Pixel classification might work here, but will never yield a 100% accuracy. The variance in the data is really big, rocks have different colours (which are also "corrupted" with lighting) and different texture. So, one must account for global information as well.
The problem you deal with is foreground extraction. There are two approaches I am aware of.
Energy minimization via graph cuts, see e.g. http://en.wikipedia.org/wiki/GrabCut (there are links to the paper and OpenCV implementation). Some initialization ("seeds") should be done (either by a user or by some prior knowledge like the rock is in the center while water is on the periphery). Another variant of input is an approximate bounding rectangle. It is implemented in MS Office 2010 foreground extraction tool.
The energy function of possible foreground/background labellings enforces foreground to be similar to the foreground seeds, and a smooth boundary. So, the minimum of the energy corresponds to the good foreground mask. Note that with pixel classification approach one should pre-label a lot of images to learn from, then segmentation is done automatically, while with this approach one should select seeds on each query image (or they are chosen implicitly).
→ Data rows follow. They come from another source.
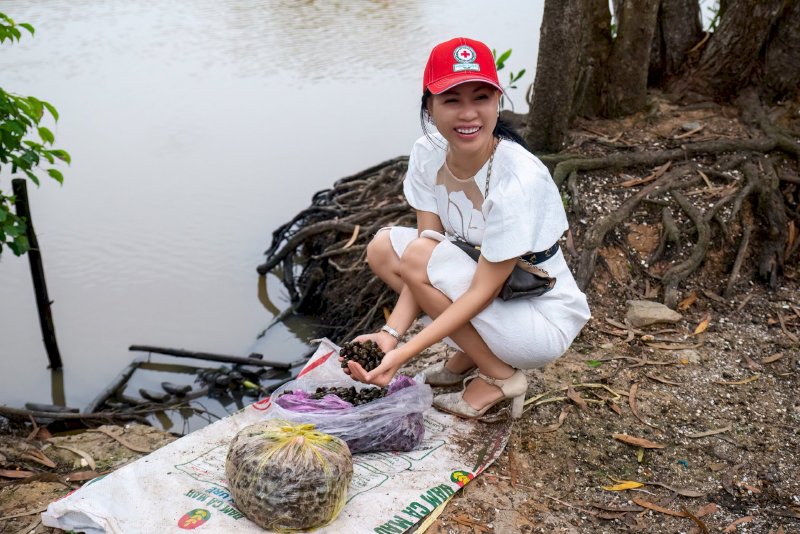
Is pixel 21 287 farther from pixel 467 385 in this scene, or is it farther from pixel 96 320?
pixel 467 385

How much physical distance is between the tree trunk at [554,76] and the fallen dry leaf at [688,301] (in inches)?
49.2

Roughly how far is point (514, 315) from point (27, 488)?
1.99 metres

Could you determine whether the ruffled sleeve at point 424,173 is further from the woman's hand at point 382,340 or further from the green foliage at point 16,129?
the green foliage at point 16,129

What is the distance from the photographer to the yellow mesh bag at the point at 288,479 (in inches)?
96.4

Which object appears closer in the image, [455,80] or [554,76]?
[455,80]

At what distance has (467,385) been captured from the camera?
3.25 meters

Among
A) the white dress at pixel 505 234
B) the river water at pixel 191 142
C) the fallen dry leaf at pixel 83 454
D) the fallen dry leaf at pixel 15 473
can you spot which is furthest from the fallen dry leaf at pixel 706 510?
the river water at pixel 191 142

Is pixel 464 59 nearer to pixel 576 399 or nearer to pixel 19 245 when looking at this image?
pixel 576 399

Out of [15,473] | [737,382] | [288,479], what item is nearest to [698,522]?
[737,382]

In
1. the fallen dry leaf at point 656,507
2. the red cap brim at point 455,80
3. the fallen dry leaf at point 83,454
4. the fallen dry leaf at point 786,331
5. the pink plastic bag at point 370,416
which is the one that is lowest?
the fallen dry leaf at point 83,454

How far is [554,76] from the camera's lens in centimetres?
473

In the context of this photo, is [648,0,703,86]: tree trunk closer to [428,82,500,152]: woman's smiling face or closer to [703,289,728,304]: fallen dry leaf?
[703,289,728,304]: fallen dry leaf

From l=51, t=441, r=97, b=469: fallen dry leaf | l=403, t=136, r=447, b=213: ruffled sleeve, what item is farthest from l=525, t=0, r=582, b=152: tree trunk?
l=51, t=441, r=97, b=469: fallen dry leaf

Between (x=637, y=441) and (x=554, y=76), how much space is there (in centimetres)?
243
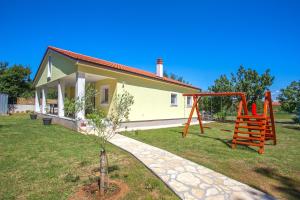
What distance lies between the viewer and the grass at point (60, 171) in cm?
313

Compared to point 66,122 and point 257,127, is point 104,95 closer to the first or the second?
point 66,122

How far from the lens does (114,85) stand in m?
11.0

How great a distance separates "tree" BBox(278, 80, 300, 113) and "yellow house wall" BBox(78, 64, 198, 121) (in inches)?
483

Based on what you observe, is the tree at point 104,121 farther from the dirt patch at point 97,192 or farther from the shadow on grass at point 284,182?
the shadow on grass at point 284,182

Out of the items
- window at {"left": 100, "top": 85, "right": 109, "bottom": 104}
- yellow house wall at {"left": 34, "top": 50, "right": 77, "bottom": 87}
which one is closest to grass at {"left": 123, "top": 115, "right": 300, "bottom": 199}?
window at {"left": 100, "top": 85, "right": 109, "bottom": 104}

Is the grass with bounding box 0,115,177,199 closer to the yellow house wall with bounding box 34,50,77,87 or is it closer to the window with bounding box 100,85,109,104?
the yellow house wall with bounding box 34,50,77,87

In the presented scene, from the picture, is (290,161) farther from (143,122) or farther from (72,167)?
(143,122)

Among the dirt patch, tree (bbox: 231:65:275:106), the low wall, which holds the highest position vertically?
tree (bbox: 231:65:275:106)

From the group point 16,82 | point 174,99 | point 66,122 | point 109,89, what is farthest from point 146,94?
point 16,82

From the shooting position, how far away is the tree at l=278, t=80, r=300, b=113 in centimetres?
1855

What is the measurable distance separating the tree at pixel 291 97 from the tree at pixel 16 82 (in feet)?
108

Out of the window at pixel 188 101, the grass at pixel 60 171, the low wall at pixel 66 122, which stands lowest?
the grass at pixel 60 171

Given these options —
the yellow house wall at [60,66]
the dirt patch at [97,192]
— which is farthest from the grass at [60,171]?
the yellow house wall at [60,66]

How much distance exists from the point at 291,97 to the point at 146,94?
54.9 feet
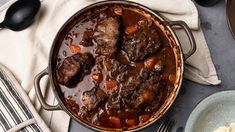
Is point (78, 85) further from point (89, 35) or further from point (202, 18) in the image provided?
point (202, 18)

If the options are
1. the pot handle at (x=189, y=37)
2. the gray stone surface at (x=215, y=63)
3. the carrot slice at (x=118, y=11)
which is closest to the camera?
the pot handle at (x=189, y=37)

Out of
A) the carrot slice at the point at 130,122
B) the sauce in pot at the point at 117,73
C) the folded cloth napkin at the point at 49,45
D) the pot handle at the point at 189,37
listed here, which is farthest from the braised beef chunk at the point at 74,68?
the pot handle at the point at 189,37

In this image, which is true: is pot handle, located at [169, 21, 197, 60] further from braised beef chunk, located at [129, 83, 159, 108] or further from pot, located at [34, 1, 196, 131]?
braised beef chunk, located at [129, 83, 159, 108]

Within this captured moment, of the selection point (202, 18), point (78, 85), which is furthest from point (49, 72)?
point (202, 18)

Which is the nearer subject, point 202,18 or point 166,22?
point 166,22

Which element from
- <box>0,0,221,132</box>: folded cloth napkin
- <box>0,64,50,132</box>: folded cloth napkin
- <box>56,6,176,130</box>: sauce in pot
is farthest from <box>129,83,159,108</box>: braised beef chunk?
<box>0,64,50,132</box>: folded cloth napkin

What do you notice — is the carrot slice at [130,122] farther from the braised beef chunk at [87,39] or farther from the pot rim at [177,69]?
the braised beef chunk at [87,39]
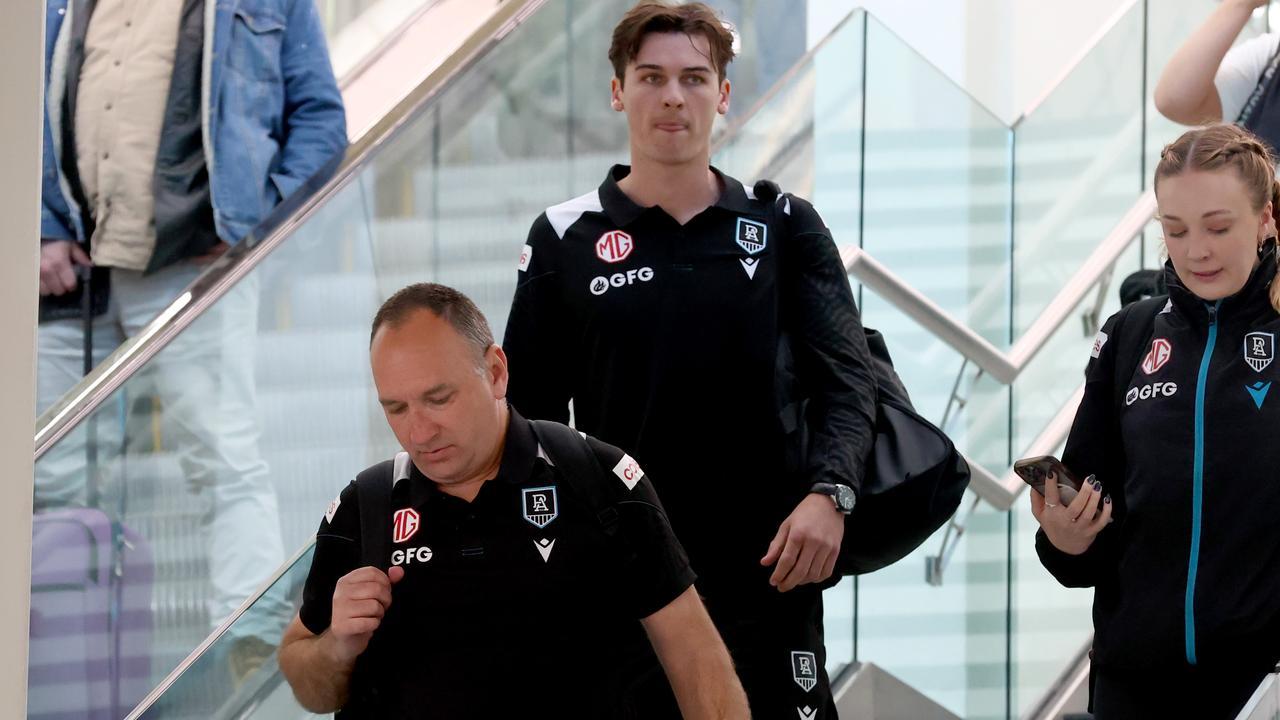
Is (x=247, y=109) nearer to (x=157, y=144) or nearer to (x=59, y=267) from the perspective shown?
(x=157, y=144)

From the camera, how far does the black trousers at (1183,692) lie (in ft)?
8.50

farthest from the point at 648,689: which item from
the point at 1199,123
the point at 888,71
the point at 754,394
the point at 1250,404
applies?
the point at 888,71

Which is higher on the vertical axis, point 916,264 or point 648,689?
point 916,264

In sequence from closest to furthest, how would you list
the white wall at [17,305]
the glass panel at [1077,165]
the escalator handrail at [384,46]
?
the white wall at [17,305]
the glass panel at [1077,165]
the escalator handrail at [384,46]

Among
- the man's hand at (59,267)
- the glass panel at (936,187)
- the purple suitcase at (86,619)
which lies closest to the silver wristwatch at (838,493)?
the purple suitcase at (86,619)

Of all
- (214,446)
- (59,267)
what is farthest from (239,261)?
(59,267)

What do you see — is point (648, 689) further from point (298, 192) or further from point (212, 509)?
point (298, 192)

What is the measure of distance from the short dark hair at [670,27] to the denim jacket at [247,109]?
1.31m

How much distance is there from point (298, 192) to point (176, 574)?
83 cm

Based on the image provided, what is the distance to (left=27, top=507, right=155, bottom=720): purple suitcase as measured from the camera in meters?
3.31

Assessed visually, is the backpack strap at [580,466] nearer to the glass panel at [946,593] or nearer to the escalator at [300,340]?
the escalator at [300,340]

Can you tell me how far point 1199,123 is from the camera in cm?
364

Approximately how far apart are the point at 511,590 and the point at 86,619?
142cm

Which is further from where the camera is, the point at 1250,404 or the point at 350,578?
the point at 1250,404
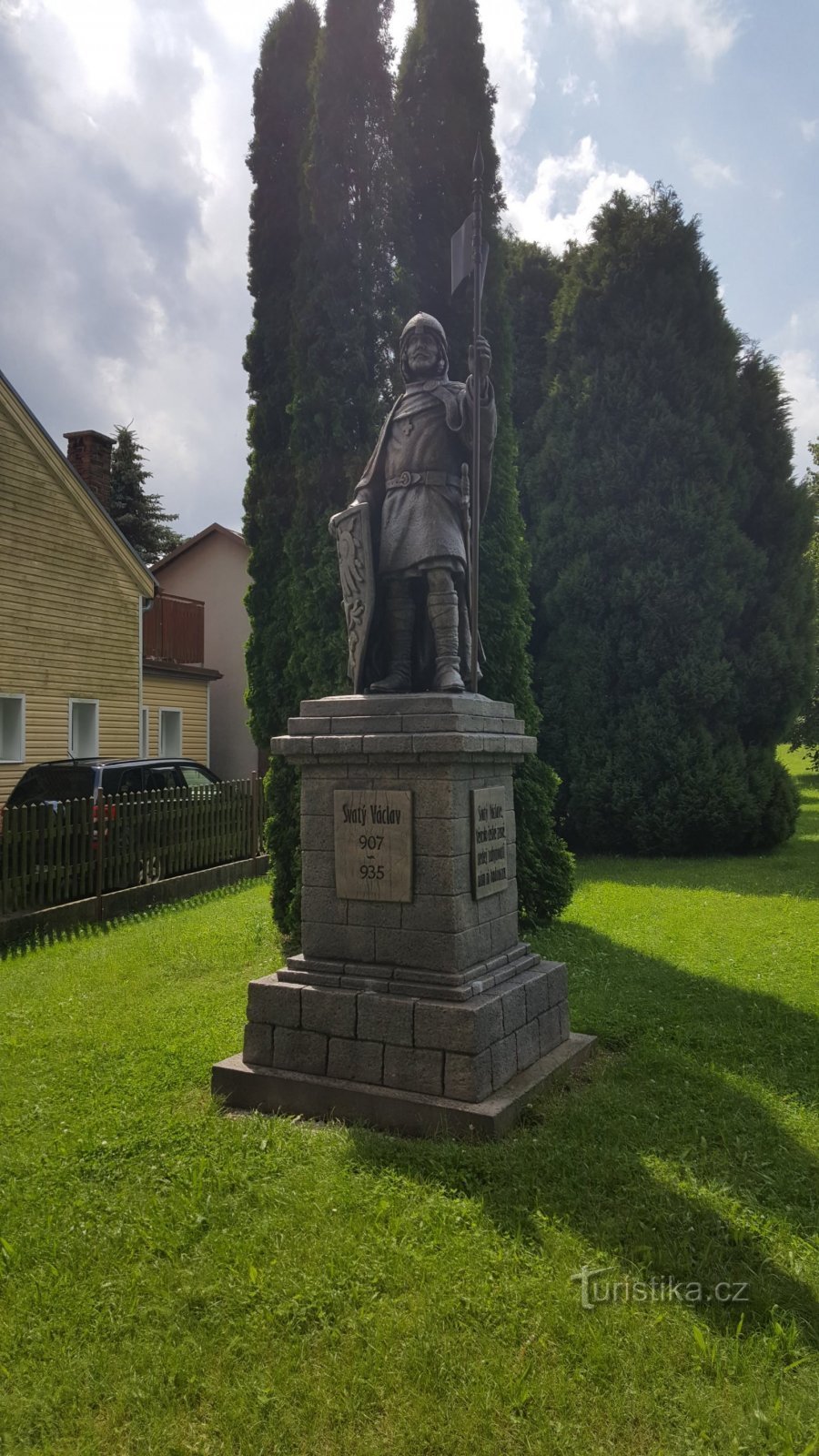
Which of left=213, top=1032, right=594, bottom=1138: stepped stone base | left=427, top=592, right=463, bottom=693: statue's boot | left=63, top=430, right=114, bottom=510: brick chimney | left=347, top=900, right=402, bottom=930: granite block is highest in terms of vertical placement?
left=63, top=430, right=114, bottom=510: brick chimney

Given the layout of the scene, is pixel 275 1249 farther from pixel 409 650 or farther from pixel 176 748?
pixel 176 748

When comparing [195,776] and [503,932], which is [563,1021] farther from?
[195,776]

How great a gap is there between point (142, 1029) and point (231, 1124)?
5.80ft

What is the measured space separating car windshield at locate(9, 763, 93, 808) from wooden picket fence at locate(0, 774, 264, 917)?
0.82m

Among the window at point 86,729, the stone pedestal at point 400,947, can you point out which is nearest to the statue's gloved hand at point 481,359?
the stone pedestal at point 400,947

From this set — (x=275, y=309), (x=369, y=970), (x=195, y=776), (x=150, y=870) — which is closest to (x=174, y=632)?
(x=195, y=776)

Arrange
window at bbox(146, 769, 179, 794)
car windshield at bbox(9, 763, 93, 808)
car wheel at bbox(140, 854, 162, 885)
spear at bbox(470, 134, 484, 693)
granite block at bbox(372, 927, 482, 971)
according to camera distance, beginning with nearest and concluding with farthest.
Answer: granite block at bbox(372, 927, 482, 971), spear at bbox(470, 134, 484, 693), car wheel at bbox(140, 854, 162, 885), car windshield at bbox(9, 763, 93, 808), window at bbox(146, 769, 179, 794)

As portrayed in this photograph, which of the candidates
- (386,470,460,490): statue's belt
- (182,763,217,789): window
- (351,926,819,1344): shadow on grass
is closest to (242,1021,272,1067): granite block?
(351,926,819,1344): shadow on grass

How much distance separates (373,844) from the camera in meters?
4.44

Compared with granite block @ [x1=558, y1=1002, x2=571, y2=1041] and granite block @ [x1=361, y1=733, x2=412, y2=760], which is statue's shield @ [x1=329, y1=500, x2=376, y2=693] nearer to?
granite block @ [x1=361, y1=733, x2=412, y2=760]

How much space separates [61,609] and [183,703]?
4836 mm

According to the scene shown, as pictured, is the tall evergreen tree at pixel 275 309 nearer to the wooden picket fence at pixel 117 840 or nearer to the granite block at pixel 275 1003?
the wooden picket fence at pixel 117 840

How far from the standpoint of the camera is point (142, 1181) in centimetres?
369

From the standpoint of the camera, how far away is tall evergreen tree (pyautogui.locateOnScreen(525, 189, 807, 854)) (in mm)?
13195
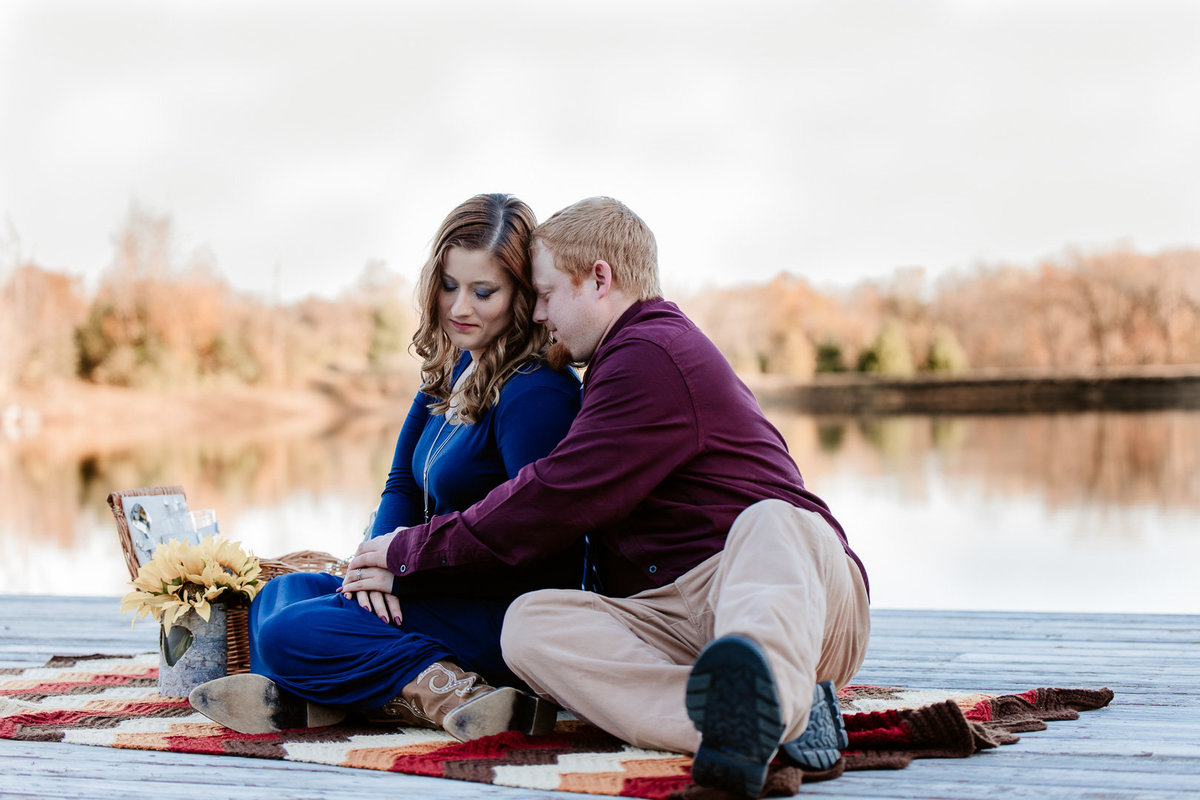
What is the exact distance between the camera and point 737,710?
4.73 feet

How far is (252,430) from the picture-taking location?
1862 centimetres

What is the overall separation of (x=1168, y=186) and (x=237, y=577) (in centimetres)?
1872

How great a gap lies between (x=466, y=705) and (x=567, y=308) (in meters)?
0.71

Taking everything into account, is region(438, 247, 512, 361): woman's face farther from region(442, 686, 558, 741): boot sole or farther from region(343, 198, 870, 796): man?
region(442, 686, 558, 741): boot sole

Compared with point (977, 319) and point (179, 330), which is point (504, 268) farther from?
point (977, 319)

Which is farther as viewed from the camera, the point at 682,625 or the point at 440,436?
the point at 440,436

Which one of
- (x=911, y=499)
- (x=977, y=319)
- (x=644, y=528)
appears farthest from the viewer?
(x=977, y=319)

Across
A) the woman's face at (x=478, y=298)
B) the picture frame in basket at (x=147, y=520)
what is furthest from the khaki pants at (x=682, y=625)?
the picture frame in basket at (x=147, y=520)

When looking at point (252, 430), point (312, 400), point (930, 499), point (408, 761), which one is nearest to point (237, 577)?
point (408, 761)

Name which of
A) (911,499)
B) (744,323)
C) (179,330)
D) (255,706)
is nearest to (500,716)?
(255,706)

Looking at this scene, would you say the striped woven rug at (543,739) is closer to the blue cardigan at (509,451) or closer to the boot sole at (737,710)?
the boot sole at (737,710)

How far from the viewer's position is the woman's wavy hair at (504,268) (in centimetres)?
209

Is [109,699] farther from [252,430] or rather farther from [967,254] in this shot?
[967,254]

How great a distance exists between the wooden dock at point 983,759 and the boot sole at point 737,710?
0.20 m
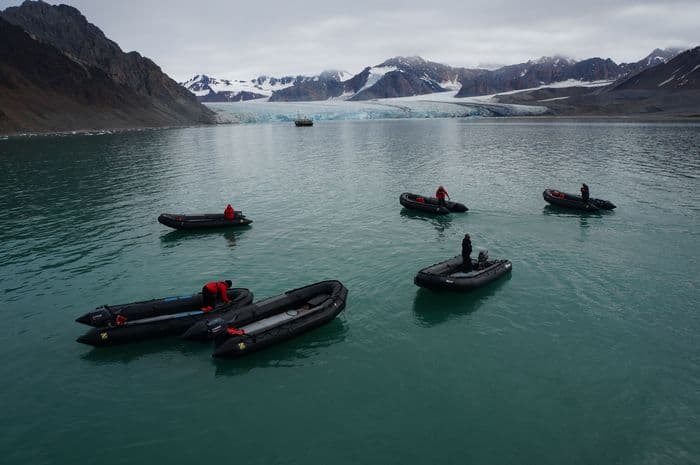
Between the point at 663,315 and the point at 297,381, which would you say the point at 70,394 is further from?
the point at 663,315

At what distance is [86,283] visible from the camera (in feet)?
78.5

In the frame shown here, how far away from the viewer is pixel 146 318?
735 inches

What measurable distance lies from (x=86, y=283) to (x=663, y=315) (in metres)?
29.2

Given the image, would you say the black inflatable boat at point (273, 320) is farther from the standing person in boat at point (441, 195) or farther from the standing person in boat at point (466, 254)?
the standing person in boat at point (441, 195)

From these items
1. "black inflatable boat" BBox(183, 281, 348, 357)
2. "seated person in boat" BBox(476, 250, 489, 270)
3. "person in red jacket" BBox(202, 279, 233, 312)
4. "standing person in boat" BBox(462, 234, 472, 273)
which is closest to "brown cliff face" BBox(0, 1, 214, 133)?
"person in red jacket" BBox(202, 279, 233, 312)

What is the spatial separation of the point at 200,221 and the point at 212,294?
51.2 ft

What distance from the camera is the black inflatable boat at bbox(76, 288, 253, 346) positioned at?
57.1 feet

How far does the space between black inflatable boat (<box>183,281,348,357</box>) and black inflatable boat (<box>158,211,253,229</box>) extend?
15.3m

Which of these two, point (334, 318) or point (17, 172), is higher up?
point (17, 172)

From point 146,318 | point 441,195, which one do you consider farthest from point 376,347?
point 441,195

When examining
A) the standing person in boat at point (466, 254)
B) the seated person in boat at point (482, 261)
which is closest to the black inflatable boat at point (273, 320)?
the standing person in boat at point (466, 254)

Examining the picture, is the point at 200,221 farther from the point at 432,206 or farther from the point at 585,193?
the point at 585,193

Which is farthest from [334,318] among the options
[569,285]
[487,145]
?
[487,145]

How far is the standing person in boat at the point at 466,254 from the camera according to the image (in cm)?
2292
Active contours a.k.a. snakes also requre some user interaction. They are more like Photoshop Magic Wand tool. They also try to find a smooth boundary, but do not consider the inner area.
Both methods might have problems with the reflections (pixel classification will definitely have). If it is the case, you may try to find an approximate vertical symmetry, and delete the lower part, if any. You can also ask a user to mark the reflaction as a background while collecting stats for graph cuts.
Color segmentation to find the rock, together with edge detection to find the top.
To find the water level I would try and find all the water-rock boundaries, and the horizon (if possible) then fit a plane to the surface of the water.
That way you don't need to worry about reflections of the rock.
Easier if you know the pitch angle between the camera and the water and if the camera is is leveled horizontally (roll).
ps. This is a lot harder than I thought - you don't know the distance to all the rocks so fitting a plane is difficult.
It occurs that the reflection is actually the ideal way of finding the level, look for symetric path edges in the rock edge detection and pick the vertex?